Passage given:
## Start
Work performance review guide for the New Year

Font Size
Rey Elbo

In The Workplace

had a roller-coaster ride with our supervisors and employees this past year. About 37 (out of 53) of my workers failed to meet their respective targets, which also reflects badly on my work performance as a department head. Top management has given me a last chance to improve our work this coming year, except that I don’t know where to start. From the time that I assumed this post two years ago, my work is dominated by many fire-fighting activities, mostly correcting errors by workers who are not qualified to do their jobs. Can you help me with some ideas that we can use for the New Year? — Back to Basics.

There’s an old story about a scorpion and a frog that could help us understand your work relationship with people. The scorpion wanted to cross the pond to discover other opportunities elsewhere. Knowing that it could not swim, he talked to a frog and begged for his help: “Please, Mr. Frog. Can you help me cross the pond? I can ride on your back and you can carry me to the other side.”

The frog resisted: “I’m sorry, Mr. Scorpion. I must decline your request as you might sting me as we swim across.”

“Why would I do that?” asked the scorpion. “It’s not in my interest to do just that. If I stung you to death, then I will die by drowning.” The frog was convinced by the logic of the scorpion. And so they agreed. The scorpion climbed into the frog’s back, and together they set off across the pond.

In the middle of the pond, the scorpion failed to control himself and stung the frog, who immediately cried in pain: “Why did you sting me? Now, both of us are going to die.” As they both sank, the scorpion uttered his last words: “I’m very sorry. I’m a scorpion and I can’t control myself. I must sting you to death as it’s my nature to sting, no matter the circumstance is.”

Many command-and-control managers think like the scorpion. Most of the time, managers think it’s their nature to directly control the actions of their workers to do what they can so they can reach their performance target. The trouble is that these managers can’t control themselves. They believe they know everything and the workers have no choice but to follow their dictates.
## End
Dataset records:
## Start
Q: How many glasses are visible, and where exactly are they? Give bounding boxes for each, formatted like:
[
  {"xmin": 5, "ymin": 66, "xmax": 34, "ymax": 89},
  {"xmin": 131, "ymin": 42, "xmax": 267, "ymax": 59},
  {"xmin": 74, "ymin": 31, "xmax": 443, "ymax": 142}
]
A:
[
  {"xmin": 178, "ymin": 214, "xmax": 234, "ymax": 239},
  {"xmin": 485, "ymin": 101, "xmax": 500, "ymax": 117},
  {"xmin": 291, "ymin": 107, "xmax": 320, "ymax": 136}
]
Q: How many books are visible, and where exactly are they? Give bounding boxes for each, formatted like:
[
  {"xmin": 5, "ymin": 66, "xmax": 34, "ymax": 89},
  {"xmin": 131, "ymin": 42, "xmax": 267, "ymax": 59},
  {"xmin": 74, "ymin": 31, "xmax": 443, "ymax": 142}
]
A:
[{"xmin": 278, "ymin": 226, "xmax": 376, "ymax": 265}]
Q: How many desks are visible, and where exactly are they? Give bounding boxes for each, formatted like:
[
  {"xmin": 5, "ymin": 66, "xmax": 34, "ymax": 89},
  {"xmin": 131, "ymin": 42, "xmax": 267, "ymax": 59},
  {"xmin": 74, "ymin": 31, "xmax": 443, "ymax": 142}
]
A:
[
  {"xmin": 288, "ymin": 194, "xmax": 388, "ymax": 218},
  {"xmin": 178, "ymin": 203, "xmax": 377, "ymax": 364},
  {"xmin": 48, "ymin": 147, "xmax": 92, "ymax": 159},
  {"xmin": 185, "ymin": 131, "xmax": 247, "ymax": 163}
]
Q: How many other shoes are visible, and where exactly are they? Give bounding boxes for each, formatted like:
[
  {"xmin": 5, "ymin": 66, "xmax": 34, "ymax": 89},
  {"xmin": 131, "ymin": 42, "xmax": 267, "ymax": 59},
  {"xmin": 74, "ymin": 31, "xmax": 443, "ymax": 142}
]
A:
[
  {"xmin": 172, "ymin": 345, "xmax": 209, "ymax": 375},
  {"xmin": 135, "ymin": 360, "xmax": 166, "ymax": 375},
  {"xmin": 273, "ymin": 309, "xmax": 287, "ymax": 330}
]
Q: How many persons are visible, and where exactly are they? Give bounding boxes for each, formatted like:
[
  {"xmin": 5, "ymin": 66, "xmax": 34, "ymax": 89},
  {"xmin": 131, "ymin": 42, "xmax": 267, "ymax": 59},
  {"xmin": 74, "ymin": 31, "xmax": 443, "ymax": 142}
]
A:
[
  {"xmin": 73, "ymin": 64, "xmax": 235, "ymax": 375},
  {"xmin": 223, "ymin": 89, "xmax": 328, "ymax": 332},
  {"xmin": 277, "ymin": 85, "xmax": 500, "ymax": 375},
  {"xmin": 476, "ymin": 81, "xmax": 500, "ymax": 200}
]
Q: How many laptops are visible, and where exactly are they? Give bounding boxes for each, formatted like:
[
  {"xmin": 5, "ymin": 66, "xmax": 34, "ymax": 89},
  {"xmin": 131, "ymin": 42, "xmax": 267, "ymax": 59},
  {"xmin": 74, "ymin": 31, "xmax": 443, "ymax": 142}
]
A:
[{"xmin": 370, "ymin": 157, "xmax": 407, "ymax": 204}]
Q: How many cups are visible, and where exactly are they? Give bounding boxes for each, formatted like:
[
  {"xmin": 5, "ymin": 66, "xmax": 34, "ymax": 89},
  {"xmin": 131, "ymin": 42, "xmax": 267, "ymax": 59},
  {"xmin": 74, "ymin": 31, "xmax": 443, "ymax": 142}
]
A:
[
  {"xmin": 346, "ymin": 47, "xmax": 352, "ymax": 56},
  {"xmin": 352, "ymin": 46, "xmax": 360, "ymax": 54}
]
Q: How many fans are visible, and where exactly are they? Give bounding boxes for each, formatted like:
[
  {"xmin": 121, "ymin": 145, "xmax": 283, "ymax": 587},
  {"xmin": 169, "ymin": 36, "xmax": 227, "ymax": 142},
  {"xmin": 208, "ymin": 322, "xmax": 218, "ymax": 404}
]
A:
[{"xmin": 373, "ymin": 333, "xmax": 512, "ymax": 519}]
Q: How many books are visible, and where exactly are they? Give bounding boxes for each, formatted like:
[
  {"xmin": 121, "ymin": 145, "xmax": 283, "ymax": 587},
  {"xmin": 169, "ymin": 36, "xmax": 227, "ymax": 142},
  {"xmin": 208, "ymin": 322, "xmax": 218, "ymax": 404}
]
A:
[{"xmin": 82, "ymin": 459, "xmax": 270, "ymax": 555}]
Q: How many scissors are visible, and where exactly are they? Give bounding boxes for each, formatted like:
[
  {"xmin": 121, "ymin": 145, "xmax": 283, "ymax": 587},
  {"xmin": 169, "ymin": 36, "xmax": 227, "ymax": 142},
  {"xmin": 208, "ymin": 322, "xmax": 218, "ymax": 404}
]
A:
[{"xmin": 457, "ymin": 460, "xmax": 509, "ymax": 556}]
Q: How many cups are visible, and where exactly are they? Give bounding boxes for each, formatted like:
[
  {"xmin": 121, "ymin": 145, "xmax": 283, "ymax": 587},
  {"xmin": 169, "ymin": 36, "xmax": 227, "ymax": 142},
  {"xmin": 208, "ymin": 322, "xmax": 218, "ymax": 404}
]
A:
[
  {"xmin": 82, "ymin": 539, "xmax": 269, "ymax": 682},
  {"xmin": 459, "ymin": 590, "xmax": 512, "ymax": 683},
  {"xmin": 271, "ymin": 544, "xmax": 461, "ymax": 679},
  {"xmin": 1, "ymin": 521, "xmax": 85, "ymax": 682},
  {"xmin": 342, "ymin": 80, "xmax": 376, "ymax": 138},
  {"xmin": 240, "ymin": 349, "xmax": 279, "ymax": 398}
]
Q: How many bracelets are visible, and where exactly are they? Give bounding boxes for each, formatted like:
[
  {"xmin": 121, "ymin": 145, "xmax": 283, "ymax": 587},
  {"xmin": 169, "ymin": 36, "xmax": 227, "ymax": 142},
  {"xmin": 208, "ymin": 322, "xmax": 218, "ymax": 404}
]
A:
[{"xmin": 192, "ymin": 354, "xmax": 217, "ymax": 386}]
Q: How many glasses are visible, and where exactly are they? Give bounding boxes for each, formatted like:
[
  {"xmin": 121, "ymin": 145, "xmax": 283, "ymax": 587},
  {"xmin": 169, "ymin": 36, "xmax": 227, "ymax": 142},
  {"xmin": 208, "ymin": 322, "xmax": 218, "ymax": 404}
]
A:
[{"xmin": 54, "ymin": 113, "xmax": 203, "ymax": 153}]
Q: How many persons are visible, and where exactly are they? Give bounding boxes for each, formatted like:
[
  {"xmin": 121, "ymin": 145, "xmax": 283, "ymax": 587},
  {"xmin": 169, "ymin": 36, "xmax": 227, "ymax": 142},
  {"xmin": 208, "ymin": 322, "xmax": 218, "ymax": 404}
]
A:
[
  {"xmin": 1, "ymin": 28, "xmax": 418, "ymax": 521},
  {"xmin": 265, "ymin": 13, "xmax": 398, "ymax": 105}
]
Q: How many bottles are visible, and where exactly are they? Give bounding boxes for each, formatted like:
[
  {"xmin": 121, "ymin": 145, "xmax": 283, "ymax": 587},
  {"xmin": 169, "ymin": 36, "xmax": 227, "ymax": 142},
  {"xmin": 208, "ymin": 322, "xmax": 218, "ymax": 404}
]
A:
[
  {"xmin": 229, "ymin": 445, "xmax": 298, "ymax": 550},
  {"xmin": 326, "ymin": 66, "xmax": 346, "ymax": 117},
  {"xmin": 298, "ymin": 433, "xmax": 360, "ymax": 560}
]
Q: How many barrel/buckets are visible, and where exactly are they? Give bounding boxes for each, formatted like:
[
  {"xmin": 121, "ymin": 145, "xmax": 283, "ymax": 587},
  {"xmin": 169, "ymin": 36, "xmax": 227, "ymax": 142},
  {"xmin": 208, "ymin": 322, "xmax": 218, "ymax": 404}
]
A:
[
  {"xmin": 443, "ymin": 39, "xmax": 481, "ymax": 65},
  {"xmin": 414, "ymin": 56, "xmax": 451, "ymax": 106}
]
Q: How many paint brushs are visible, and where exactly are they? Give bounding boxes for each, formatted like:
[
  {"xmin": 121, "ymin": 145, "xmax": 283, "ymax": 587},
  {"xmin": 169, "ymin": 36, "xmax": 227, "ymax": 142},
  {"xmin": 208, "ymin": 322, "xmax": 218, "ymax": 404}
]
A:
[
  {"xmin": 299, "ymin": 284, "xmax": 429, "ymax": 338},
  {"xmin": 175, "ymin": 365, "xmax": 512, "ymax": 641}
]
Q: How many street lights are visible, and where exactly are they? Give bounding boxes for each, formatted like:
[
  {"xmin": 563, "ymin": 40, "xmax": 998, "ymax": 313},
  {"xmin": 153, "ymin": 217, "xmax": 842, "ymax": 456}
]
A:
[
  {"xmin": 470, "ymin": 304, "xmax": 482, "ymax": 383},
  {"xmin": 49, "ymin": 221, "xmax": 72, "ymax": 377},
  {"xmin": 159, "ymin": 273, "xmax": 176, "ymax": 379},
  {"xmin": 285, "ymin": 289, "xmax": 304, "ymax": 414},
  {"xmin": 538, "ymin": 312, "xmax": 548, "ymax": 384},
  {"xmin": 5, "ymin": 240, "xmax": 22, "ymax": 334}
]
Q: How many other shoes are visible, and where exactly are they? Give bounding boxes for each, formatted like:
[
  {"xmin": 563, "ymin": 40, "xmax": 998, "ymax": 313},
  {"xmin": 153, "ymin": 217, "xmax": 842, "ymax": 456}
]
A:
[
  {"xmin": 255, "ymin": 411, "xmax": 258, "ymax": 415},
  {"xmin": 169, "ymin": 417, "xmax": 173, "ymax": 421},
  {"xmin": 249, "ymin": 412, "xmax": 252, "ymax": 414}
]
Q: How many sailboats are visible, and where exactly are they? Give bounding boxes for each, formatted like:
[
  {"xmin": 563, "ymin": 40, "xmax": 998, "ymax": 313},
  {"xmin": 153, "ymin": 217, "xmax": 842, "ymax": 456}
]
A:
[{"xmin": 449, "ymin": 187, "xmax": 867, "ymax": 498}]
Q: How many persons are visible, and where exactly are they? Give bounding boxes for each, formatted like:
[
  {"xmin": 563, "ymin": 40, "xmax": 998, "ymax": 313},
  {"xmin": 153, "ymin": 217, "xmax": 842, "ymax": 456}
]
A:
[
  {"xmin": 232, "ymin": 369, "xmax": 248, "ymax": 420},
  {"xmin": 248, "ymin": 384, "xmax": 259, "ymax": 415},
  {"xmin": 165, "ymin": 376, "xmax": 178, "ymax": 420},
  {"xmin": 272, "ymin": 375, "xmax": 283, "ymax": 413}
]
## End
Exercise set:
(1) In the workplace advice column, quote everything from "Work performance review" down to "Back to Basics.".
(2) Using the workplace advice column, decide whether each statement agrees with it. Answer yes or no, and quote the words that settle it.
(a) Most of the letter writer's 53 workers fell short of their targets.
(b) The frog agreed to carry the scorpion as soon as he was asked.
(c) The letter writer became department head five years ago.
(3) Continue the workplace advice column on command-and-control managers from where it ends.

Replies:
(1)
Work performance review guide for the New Year

Font Size
Rey Elbo

In The Workplace

had a roller-coaster ride with our supervisors and employees this past year. About 37 (out of 53) of my workers failed to meet their respective targets, which also reflects badly on my work performance as a department head. Top management has given me a last chance to improve our work this coming year, except that I don’t know where to start. From the time that I assumed this post two years ago, my work is dominated by many fire-fighting activities, mostly correcting errors by workers who are not qualified to do their jobs. Can you help me with some ideas that we can use for the New Year? — Back to Basics.

(2)
(a) Yes: "About 37 (out of 53) of my workers failed to meet their respective targets"
(b) No: "The frog resisted"
(c) No: "From the time that I assumed this post two years ago"

(3)
Indeed, as a manager it is your responsibility to direct your workers. But that’s only possible if the workers are consulted on the best way to do the job. You can devise reasonable office rules and standard policies to control the workers’ possible unruly inclinations. However, before you can do that, you need the workers’ ideas to make things possible under the principle of co-ownership and shared responsibility.

The words employee empowerment and engagement explain everything, no matter how trite they may have become. If you do it without serious thinking, chances are your efforts will simply go to waste. Besides, you can’t simply apply it to all workers who have different inclinations and needs, depending on where they are coming from.

And so, what can we learn from great managers? If you Google that question, you’ll be directed to the work of Marcus Buckingham in his March 2005 article “What Great Managers Do?” as published by the Harvard Business Review. Buckingham says “there is one quality that sets truly great managers apart from the rest: They discover what is unique about each person and then capitalize on it. Average managers play checkers, while great managers play chess.

“The difference? In checkers, all the pieces are uniform and move in the same way; they are interchangeable. You need to plan and coordinate their movements, certainly, but they all move at the same pace, on parallel paths. In chess, each type of piece moves in a different way, and you can’t play if you don’t know how each piece moves.”

Buckingham uses this argument based on his Gallup-supported research involving 80,000 managers. In playing chess with your workers, he says in First, Break All the Rules (2005) which he coauthored with Curt Coffman, you have to answer the following questions: “Do I know what is expected of me at work? Do I have the materials and equipment I need to do my work right?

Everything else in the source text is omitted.